Abstract Abstract #3097 Background: Little is known about the frequency and spectrum of BRCA 1/2 mutations among Chinese population. Previous research suggests possible differences in the prevalence and penetrance of inherited mutations in these genes among Asians and the earlier presentation of breast cancer in Asian population may have more relevance to genetic causes. The access to genetic counseling and testing in Asia have been limited. The HRBCP (www.HRBCP.org) was established in 2007. This is first in Hong Kong and provides genetic testing, counseling and research on the spectrum of the disease in Asia and in particular Chinese population. The data from this programme will be entered in the newly established The Hong Kong Hereditary Breast Cancer Family Registry.
 Methods: Probands who were diagnosed to have breast cancer age 50 or below, have a family history or personal history of breast and/or ovarian cancer, bilateral breast cancer, male breast cancer, triple negative breast carcinoma were recruited. Genetic counseling were given and consent for testing were obtained. Blood and tumor samples were collected. The entire coding regions of the extracted DNA/RNA and flanking introns of BRCA1 and 2 were screened for germline mutations using full gene sequencing and MLPA.
 Results: A total of 119 Chinese have been sequenced and analysed. 21 (18%) deleterious mutations were identified of which 4 were novel mutations. 8 (38%) were BRCA 1 mutations and 13 (62%) were BRCA 2 mutations. 66.6% had first degree relatives with breast cancer. 49 (41.2%) were under the age of 40 years old of which 11 (22%) were found to carry a BRCA mutation. 7 (64%) of this younger age group with mutation have family history of breast cancer. For the other 4, 1 had triple negative cancer, 1 had a family history of ovarian cancer, 1 unknown and 1 with no risk except for young age. Of the 37 family members tested, 21 (57%) have BRCA mutations and only 9 of them have breast or ovarian cancers. 1 only had stomach cancer. 6 male family members were found to carry the BRCA mutation with no history of cancer.

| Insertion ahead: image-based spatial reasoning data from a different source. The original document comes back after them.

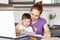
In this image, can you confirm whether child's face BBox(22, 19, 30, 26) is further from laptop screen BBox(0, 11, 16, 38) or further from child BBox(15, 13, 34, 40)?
laptop screen BBox(0, 11, 16, 38)

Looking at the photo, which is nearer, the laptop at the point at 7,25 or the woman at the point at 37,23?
the laptop at the point at 7,25

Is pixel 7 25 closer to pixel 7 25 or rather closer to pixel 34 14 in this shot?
pixel 7 25

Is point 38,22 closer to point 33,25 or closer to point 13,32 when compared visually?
point 33,25

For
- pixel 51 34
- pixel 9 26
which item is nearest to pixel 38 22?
pixel 51 34

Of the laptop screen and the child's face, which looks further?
the child's face

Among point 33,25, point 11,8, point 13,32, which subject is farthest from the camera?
point 11,8

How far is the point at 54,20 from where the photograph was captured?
1.40m

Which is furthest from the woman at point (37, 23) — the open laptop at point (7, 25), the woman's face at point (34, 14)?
the open laptop at point (7, 25)

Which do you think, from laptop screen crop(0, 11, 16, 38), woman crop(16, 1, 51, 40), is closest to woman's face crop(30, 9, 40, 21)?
woman crop(16, 1, 51, 40)

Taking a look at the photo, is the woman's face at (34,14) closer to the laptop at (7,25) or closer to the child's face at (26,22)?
the child's face at (26,22)

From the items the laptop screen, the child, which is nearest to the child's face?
the child

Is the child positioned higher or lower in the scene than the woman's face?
lower

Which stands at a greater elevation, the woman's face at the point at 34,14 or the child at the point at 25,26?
the woman's face at the point at 34,14

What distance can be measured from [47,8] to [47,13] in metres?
0.05
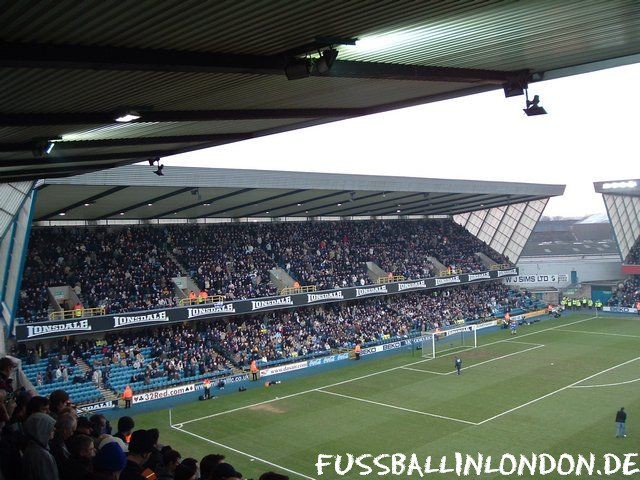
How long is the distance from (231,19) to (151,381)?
2754 cm

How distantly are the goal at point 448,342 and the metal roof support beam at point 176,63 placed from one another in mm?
31206

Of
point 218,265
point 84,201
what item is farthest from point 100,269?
point 218,265

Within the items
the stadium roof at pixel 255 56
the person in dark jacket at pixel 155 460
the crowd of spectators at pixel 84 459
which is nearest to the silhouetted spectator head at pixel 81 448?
the crowd of spectators at pixel 84 459

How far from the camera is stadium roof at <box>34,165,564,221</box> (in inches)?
1110

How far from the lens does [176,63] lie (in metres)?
7.51

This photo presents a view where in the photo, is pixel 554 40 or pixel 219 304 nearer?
pixel 554 40

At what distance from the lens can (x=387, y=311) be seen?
48281mm

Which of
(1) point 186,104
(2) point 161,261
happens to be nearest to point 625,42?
(1) point 186,104

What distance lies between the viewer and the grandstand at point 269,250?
282 inches

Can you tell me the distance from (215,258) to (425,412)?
811 inches

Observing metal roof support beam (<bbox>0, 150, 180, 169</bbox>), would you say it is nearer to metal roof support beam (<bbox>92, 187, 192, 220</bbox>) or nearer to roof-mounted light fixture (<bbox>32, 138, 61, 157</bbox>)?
roof-mounted light fixture (<bbox>32, 138, 61, 157</bbox>)

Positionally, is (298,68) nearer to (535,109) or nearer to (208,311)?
(535,109)

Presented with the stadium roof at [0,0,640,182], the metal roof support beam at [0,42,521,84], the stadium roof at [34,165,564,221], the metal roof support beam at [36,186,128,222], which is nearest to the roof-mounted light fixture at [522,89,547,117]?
the stadium roof at [0,0,640,182]

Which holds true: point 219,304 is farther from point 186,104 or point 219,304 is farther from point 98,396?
point 186,104
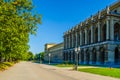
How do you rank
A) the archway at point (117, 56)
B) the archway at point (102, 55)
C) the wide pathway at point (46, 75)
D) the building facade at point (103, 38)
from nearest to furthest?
the wide pathway at point (46, 75), the building facade at point (103, 38), the archway at point (117, 56), the archway at point (102, 55)

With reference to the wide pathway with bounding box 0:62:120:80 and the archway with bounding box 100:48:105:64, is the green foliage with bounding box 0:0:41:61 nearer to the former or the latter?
the wide pathway with bounding box 0:62:120:80

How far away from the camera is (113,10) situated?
92250mm

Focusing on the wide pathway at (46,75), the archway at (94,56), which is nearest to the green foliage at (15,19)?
the wide pathway at (46,75)

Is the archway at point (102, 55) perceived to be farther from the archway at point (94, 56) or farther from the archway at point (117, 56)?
the archway at point (94, 56)

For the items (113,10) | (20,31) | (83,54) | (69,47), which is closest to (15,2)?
(20,31)

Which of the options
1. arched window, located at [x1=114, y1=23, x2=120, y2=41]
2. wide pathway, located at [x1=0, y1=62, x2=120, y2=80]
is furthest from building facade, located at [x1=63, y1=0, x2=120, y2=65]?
wide pathway, located at [x1=0, y1=62, x2=120, y2=80]

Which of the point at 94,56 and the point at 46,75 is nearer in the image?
the point at 46,75

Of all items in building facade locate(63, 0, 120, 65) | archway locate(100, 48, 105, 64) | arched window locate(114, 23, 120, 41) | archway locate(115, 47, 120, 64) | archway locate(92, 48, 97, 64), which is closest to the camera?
building facade locate(63, 0, 120, 65)

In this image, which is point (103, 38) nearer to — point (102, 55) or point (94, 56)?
point (102, 55)

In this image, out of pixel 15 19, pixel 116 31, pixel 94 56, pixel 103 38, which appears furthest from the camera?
pixel 94 56

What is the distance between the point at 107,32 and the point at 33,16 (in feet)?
182

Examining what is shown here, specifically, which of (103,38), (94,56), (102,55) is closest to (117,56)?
(102,55)

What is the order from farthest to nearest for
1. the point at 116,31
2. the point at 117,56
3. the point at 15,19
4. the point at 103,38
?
1. the point at 116,31
2. the point at 103,38
3. the point at 117,56
4. the point at 15,19

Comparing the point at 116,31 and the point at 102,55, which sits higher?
the point at 116,31
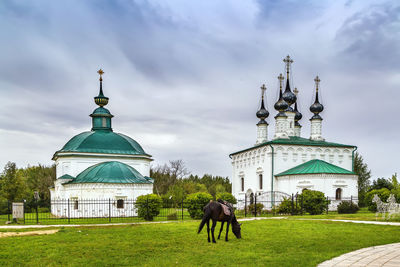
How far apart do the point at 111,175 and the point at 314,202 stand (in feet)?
49.4

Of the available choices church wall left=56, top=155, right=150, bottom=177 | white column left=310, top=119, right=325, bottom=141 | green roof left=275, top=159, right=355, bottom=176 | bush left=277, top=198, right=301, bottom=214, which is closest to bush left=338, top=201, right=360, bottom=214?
bush left=277, top=198, right=301, bottom=214

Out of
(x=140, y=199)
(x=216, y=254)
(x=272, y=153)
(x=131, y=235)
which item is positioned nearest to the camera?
(x=216, y=254)

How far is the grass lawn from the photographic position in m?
7.72

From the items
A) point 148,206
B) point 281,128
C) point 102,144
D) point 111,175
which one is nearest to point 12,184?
point 102,144

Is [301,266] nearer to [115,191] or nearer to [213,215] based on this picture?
[213,215]

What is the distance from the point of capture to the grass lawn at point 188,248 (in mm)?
7723

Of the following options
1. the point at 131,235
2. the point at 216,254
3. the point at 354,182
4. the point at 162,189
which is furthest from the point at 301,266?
the point at 162,189

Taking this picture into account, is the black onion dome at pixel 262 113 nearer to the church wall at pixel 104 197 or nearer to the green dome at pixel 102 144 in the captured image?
the green dome at pixel 102 144

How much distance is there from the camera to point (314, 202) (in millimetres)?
23078

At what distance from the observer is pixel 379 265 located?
22.2ft

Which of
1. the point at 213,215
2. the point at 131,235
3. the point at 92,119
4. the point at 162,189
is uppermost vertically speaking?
the point at 92,119

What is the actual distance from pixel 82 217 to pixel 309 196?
16506 mm

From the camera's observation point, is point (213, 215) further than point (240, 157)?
No

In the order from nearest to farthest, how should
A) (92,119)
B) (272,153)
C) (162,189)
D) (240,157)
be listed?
(272,153) → (92,119) → (240,157) → (162,189)
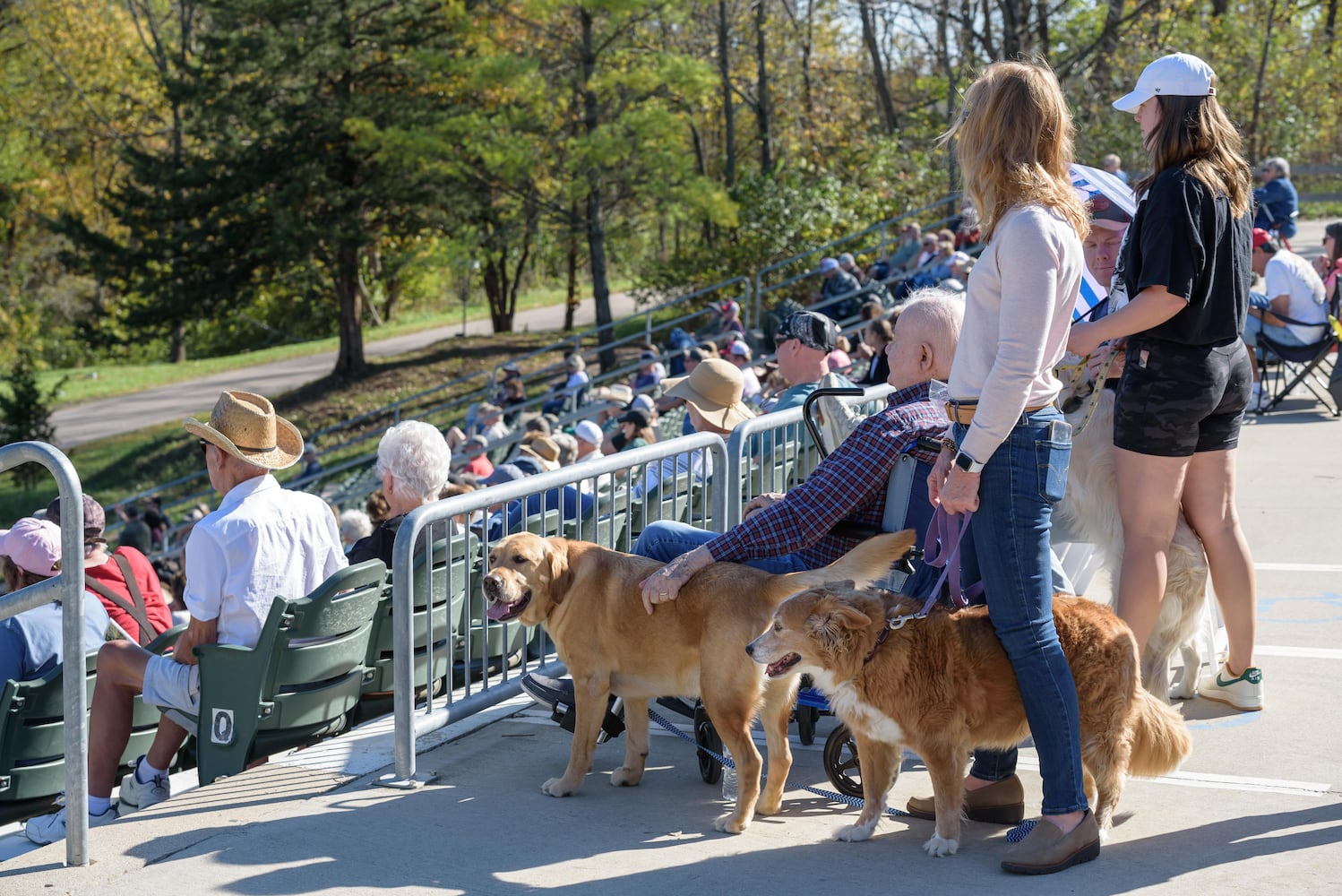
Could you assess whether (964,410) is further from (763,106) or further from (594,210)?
(763,106)

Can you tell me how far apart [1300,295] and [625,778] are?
9159 millimetres

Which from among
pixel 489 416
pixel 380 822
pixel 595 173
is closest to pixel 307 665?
pixel 380 822

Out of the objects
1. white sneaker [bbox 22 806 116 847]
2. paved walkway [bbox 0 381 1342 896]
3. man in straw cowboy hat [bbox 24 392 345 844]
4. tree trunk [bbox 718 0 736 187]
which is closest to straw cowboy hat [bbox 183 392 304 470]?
man in straw cowboy hat [bbox 24 392 345 844]

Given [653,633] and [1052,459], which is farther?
[653,633]

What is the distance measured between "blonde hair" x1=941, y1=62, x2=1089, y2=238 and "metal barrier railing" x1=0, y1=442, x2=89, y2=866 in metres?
2.55

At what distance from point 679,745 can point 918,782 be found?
2.98ft

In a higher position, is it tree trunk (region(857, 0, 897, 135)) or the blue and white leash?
tree trunk (region(857, 0, 897, 135))

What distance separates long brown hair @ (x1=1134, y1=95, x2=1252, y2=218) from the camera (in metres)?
4.27

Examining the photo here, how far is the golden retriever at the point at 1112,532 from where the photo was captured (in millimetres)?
4762

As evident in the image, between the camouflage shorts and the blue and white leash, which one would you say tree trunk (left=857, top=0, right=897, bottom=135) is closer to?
the camouflage shorts

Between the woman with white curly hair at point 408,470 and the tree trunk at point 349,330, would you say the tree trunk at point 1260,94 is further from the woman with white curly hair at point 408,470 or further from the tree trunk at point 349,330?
the woman with white curly hair at point 408,470

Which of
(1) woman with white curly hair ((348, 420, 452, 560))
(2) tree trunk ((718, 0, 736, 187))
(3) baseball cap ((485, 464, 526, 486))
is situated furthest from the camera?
(2) tree trunk ((718, 0, 736, 187))


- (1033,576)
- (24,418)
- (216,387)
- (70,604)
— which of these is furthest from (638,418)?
(216,387)

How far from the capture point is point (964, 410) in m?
3.57
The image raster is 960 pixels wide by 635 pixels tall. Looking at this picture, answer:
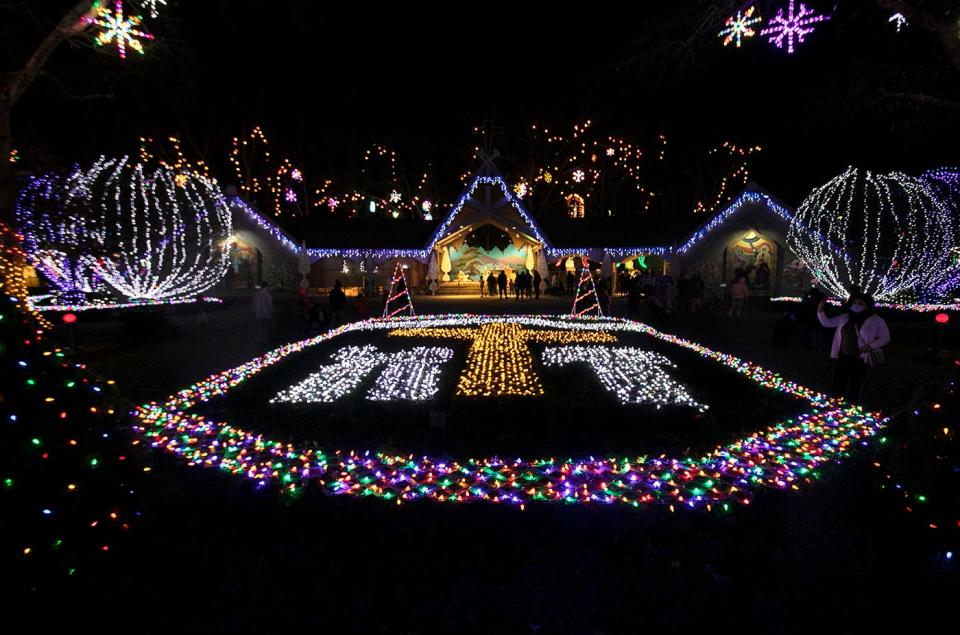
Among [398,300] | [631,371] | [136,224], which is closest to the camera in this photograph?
[631,371]

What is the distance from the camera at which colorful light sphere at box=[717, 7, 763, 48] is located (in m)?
10.4

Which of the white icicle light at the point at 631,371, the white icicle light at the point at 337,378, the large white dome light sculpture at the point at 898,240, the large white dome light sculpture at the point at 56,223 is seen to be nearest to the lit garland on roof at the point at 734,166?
the large white dome light sculpture at the point at 898,240

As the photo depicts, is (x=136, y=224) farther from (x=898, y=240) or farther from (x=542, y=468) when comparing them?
(x=898, y=240)

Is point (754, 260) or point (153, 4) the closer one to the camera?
point (153, 4)

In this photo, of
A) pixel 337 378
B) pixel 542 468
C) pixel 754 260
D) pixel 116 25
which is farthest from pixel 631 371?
pixel 754 260

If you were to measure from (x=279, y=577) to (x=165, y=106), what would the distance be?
126ft

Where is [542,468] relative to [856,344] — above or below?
below

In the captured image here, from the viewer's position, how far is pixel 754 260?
26359mm

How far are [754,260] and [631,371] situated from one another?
21.1m

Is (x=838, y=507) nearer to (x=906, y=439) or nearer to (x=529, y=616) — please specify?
(x=906, y=439)

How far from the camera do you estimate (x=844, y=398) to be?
6914 mm

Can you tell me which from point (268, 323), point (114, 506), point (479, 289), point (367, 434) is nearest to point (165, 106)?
point (479, 289)

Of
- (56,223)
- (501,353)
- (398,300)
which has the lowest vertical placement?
(501,353)

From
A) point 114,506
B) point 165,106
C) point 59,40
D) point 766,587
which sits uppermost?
point 165,106
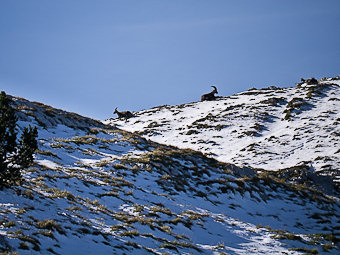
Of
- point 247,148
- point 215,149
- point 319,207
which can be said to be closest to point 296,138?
point 247,148

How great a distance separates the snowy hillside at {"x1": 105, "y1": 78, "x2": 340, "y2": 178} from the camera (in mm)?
36500

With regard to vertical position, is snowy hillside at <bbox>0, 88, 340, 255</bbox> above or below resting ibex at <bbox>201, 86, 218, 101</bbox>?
below

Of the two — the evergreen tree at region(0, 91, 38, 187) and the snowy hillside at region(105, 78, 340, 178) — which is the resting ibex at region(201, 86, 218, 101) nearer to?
the snowy hillside at region(105, 78, 340, 178)

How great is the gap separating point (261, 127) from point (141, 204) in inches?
1398

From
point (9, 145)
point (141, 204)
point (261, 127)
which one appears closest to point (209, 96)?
point (261, 127)

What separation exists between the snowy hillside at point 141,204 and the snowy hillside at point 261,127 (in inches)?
306

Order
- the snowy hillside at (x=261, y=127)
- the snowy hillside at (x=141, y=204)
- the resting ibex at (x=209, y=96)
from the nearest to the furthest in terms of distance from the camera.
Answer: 1. the snowy hillside at (x=141, y=204)
2. the snowy hillside at (x=261, y=127)
3. the resting ibex at (x=209, y=96)

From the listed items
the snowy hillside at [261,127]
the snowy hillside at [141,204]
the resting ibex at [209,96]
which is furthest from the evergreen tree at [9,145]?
the resting ibex at [209,96]

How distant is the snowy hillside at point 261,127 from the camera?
3650 cm

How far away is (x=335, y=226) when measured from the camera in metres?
19.7

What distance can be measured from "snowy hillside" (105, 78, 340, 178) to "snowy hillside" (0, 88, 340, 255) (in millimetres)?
7784

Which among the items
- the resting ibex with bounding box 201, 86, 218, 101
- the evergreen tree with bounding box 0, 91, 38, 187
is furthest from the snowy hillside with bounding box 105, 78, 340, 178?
the evergreen tree with bounding box 0, 91, 38, 187

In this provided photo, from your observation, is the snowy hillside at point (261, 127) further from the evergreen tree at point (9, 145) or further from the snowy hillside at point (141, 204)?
the evergreen tree at point (9, 145)

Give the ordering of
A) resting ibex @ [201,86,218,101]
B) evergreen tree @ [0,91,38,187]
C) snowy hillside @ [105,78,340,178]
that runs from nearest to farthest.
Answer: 1. evergreen tree @ [0,91,38,187]
2. snowy hillside @ [105,78,340,178]
3. resting ibex @ [201,86,218,101]
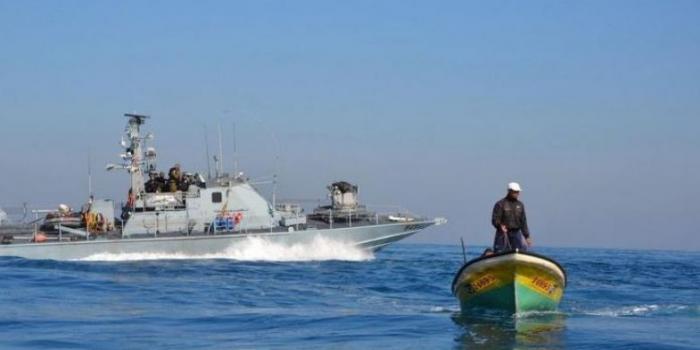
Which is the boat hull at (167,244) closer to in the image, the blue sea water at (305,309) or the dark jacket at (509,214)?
the blue sea water at (305,309)

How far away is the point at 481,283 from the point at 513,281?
2.39 ft

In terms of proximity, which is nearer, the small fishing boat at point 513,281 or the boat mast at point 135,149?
the small fishing boat at point 513,281

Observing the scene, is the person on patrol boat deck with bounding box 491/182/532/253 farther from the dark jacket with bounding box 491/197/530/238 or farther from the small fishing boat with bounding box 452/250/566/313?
the small fishing boat with bounding box 452/250/566/313

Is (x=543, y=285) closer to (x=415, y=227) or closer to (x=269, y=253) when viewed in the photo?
(x=269, y=253)

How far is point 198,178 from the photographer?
4353 centimetres

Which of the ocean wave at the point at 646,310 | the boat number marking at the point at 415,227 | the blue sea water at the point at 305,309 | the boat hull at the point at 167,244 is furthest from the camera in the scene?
the boat number marking at the point at 415,227

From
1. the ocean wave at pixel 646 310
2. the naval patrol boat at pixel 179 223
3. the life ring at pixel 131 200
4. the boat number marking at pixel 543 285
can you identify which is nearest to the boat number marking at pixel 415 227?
the naval patrol boat at pixel 179 223

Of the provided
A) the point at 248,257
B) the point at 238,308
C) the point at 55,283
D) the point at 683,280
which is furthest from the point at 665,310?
the point at 248,257

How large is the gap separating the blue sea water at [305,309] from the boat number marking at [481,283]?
0.56 m

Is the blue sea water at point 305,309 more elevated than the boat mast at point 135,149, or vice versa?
the boat mast at point 135,149

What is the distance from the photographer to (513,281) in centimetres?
1866

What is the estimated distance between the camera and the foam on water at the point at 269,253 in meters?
40.5

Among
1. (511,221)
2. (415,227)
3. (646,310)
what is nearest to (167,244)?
(415,227)

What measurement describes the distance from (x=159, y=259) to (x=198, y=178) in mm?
4794
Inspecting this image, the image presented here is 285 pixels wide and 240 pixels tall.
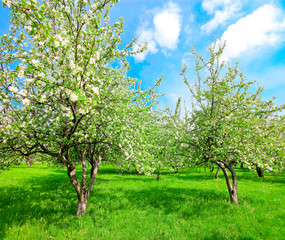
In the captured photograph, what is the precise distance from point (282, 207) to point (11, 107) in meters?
16.1

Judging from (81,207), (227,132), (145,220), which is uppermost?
(227,132)

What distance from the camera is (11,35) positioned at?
718cm

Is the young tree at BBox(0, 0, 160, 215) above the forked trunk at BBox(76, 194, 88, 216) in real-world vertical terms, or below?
above

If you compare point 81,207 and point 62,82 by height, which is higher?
point 62,82

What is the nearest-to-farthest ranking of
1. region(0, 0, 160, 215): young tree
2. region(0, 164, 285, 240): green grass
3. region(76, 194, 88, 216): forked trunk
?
region(0, 0, 160, 215): young tree < region(0, 164, 285, 240): green grass < region(76, 194, 88, 216): forked trunk

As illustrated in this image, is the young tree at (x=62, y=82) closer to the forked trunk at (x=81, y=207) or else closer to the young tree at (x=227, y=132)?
the forked trunk at (x=81, y=207)

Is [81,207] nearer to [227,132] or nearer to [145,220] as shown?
[145,220]

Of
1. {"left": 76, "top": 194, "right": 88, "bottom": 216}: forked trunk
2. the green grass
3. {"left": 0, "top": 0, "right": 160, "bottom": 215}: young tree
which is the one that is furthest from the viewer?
{"left": 76, "top": 194, "right": 88, "bottom": 216}: forked trunk

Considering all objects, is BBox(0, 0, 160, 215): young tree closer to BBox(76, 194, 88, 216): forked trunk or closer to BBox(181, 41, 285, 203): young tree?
BBox(76, 194, 88, 216): forked trunk

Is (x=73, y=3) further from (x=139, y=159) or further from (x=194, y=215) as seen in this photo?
(x=194, y=215)

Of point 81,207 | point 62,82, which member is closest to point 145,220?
point 81,207

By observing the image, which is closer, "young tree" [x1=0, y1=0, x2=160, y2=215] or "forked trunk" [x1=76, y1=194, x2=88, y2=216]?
"young tree" [x1=0, y1=0, x2=160, y2=215]

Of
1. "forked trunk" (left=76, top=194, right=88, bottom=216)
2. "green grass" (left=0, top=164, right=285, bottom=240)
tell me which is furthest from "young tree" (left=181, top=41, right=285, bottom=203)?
"forked trunk" (left=76, top=194, right=88, bottom=216)

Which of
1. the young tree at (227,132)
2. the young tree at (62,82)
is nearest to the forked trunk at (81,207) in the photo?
the young tree at (62,82)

 Conclusions: Approximately 18% of the tested blood samples from clinically high risk Chinese women carry a deleterious mutation in BRCA1 or 2. In contrast to Caucasian data, there was a comparative higher rate of BRCA2 mutations. Further research on the spectrum of the mutations in Chinese and other Asian population will allow the tailor-making of an ethnic-based risk assessment model and also screening, prophylactic and preventative measures to be taken. Citation Information: Cancer Res 2009;69(2 Suppl):Abstract nr 3097.